#### Vorgegebener Text
# Fit für Ivy-Bridge: Die 26 besten CPU-Kühler in der Testübersicht



## PCGH-Redaktion (22. März 2012)

*Fit für Ivy-Bridge: Die 26 besten CPU-Kühler in der Testübersicht*

Jetzt ist Ihre Meinung zu Fit für Ivy-Bridge: Die 26 besten CPU-Kühler in der Testübersicht gefragt. 

Bitte beachten Sie: Der Kommentarbereich wird gemäß der  Forenregeln moderiert. Allgemeine Fragen und Kritik zu Online-Artikeln von PC Games Hardware sind im Feedback-Unterforum zu veröffentlichen und nicht im Kommentarthread zu einer News. Dort werden sie ohne Nachfragen entfernt.




			Dieser Inhalt steht nur eingeloggten Mitgliedern zur Verfügung.
        

 Zurück zum Artikel: Fit für Ivy-Bridge: Die 26 besten CPU-Kühler in der Testübersicht


----------



## Gamiac (22. März 2012)

*Fit für Ivy-Bridge: Die 26 besten CPU-Kühler in der Testübersicht*

Ihr wollt mich verarschen oder ?
Kein Megahalem unter den ersten 25 !


----------



## dustyjerk (22. März 2012)

*AW: Fit für Ivy-Bridge: Die 26 besten CPU-Kühler in der Testübersicht*

Also auf meinen zukünftigen i5-3570K kommt ein Noctua NH-C12P, auch wenn er nicht in der Liste steht, aber der ist eben schon da


----------



## facehugger (22. März 2012)

*AW: Fit für Ivy-Bridge: Die 26 besten CPU-Kühler in der Testübersicht*

Der Thermalright Macho bleibt für mich die P/L-Sau

Gruß


----------



## Dr Bakterius (22. März 2012)

*AW: Fit für Ivy-Bridge: Die 26 besten CPU-Kühler in der Testübersicht*

In den meisten Fällen wohl jammern auf hohem Niveau. Hatte selbst den Mugen III, einen Xigmatek der nicht in der Liste steht und den Macho. Die Unterschiede waren eher marginal wenn das Gehäuse eine gute Belüftung hat.


----------



## Kondar (22. März 2012)

*AW: Fit für Ivy-Bridge: Die 26 besten CPU-Kühler in der Testübersicht*



dustyjerk schrieb:


> Also auf meinen zukünftigen i5-3570K kommt ein Noctua NH-C12P, auch wenn er nicht in der Liste steht, aber der ist eben schon da


 
Mein Noctua ist nun auch schon in die Jahre gekommen (glaube war ursprünglich für den Intel E8400) aber klappt auch heute noch mit nem i7 2600 perfekt (=> kühl & leise).

@PCG-H
* Ich würde mich freuen wenn *mehr *über Grafikkartenkühler mehr berichtet würde.
CPU Kühler sind nicht schwer zu montieren und schon seit Jahren gibt es da keine Probleme mehr; im großen Gegensatz zu
VGA Kühler. Sei es die Anzahl der Slots die die Karte inc. Kühler braucht, das die Karte zu lang / zu schwer wird oder das irgendein Bauteil nicht richtig / gut genug gekühlt wird.
########
#### Daten
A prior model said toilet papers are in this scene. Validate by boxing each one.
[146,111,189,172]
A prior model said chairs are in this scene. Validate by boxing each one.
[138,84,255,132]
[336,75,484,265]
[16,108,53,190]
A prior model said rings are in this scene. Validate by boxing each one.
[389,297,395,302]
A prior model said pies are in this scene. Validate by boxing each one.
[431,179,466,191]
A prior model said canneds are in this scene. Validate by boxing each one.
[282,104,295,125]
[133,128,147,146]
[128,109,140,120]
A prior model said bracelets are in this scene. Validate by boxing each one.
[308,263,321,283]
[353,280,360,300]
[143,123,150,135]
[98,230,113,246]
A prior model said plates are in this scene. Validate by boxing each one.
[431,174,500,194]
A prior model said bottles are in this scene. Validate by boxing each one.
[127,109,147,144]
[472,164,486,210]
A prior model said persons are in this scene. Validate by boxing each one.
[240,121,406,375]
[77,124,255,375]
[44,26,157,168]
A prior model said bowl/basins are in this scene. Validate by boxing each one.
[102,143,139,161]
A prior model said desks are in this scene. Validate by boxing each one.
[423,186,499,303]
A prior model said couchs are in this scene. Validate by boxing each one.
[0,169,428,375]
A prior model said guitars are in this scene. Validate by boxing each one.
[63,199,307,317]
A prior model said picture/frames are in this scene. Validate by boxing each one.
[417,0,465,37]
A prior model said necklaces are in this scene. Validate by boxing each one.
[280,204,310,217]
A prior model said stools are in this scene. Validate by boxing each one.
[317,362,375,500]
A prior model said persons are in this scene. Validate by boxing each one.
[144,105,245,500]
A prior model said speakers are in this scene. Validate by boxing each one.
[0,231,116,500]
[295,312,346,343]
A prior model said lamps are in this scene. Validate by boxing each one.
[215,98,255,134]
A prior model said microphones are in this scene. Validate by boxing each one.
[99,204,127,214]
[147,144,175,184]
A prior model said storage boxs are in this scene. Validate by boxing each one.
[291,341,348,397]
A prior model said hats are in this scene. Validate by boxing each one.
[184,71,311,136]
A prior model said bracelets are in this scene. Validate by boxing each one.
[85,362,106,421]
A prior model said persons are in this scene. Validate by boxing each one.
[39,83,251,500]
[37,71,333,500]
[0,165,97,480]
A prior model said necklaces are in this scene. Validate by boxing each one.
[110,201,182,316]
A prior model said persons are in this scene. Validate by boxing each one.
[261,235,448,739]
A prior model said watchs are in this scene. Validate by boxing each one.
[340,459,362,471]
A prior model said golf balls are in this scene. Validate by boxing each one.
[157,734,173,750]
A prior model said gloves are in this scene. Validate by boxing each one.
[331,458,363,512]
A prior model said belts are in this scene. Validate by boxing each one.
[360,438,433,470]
########
#### Daten
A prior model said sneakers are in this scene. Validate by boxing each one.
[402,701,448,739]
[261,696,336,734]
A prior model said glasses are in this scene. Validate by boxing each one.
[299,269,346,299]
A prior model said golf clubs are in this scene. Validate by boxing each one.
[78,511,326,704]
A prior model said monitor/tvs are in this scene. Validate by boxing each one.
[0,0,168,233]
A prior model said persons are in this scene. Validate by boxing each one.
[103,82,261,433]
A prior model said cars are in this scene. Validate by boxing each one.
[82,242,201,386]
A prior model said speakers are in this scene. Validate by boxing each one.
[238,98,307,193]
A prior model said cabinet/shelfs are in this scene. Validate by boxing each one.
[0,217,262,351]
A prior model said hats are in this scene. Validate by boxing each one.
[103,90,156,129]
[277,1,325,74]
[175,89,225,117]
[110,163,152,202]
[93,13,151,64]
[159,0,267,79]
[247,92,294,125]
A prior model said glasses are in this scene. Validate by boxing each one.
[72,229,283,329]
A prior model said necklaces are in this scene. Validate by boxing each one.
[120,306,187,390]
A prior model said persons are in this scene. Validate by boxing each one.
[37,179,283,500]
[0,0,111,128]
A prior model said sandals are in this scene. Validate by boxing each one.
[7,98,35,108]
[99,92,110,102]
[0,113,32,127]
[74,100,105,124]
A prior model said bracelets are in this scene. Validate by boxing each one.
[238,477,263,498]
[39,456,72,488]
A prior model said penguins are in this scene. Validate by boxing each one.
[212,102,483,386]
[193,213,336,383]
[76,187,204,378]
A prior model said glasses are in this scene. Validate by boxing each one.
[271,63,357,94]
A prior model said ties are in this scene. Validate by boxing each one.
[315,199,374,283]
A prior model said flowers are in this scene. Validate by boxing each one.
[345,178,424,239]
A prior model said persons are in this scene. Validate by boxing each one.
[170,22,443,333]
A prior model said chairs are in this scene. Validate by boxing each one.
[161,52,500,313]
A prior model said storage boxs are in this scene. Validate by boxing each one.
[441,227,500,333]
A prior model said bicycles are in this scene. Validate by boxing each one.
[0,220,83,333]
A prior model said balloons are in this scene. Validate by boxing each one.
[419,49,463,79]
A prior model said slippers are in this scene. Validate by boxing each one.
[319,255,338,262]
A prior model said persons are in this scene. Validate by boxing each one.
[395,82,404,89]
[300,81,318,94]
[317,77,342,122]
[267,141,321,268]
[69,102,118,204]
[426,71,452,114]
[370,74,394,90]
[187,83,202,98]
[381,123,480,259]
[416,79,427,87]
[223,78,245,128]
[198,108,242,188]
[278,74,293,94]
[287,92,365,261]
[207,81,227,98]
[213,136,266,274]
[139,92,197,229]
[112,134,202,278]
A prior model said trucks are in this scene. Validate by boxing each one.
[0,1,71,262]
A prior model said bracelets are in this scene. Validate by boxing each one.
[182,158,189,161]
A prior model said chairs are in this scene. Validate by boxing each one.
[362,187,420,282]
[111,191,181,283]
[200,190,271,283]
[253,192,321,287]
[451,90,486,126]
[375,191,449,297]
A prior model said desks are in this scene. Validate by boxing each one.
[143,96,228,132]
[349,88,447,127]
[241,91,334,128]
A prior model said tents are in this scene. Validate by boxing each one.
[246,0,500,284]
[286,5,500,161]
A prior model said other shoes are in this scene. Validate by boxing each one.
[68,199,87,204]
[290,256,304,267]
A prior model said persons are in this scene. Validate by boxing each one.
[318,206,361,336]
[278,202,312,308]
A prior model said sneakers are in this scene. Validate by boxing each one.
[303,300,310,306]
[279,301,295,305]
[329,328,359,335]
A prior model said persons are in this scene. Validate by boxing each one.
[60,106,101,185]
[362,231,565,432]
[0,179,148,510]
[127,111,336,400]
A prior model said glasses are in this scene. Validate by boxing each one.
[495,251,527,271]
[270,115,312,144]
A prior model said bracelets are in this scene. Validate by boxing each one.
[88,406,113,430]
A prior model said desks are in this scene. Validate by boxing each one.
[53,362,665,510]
########
- Zu lösende Aufgaben -
[1] Schreiben Sie aus der Forendiskussion den Abschnitt zwischen „## PCGH-Redaktion (22.“ und „Mitgliedern zur Verfügung.“ einschließlich beider Stellen wortgetreu ab.
[2] Beantworten Sie anhand der Forendiskussion die folgenden Fragen.
(a) Welcher Kühler kommt auf den zukünftigen i5-3570K von dustyjerk?
(b) Welche drei Kühler hatte Dr Bakterius nach eigener Aussage selbst?
(c) Mit welchem Prozessor arbeitet der Noctua von Kondar heute noch?
Die Daten werden für die Bearbeitung nicht benötigt.

- Lösungen -
[1]
## PCGH-Redaktion (22. März 2012)

*Fit für Ivy-Bridge: Die 26 besten CPU-Kühler in der Testübersicht*

Jetzt ist Ihre Meinung zu Fit für Ivy-Bridge: Die 26 besten CPU-Kühler in der Testübersicht gefragt. 

Bitte beachten Sie: Der Kommentarbereich wird gemäß der  Forenregeln moderiert. Allgemeine Fragen und Kritik zu Online-Artikeln von PC Games Hardware sind im Feedback-Unterforum zu veröffentlichen und nicht im Kommentarthread zu einer News. Dort werden sie ohne Nachfragen entfernt.




			Dieser Inhalt steht nur eingeloggten Mitgliedern zur Verfügung.

[2]
(a) Ein Noctua NH-C12P.
(b) Den Mugen III, einen Xigmatek und den Macho.
(c) Mit einem i7 2600.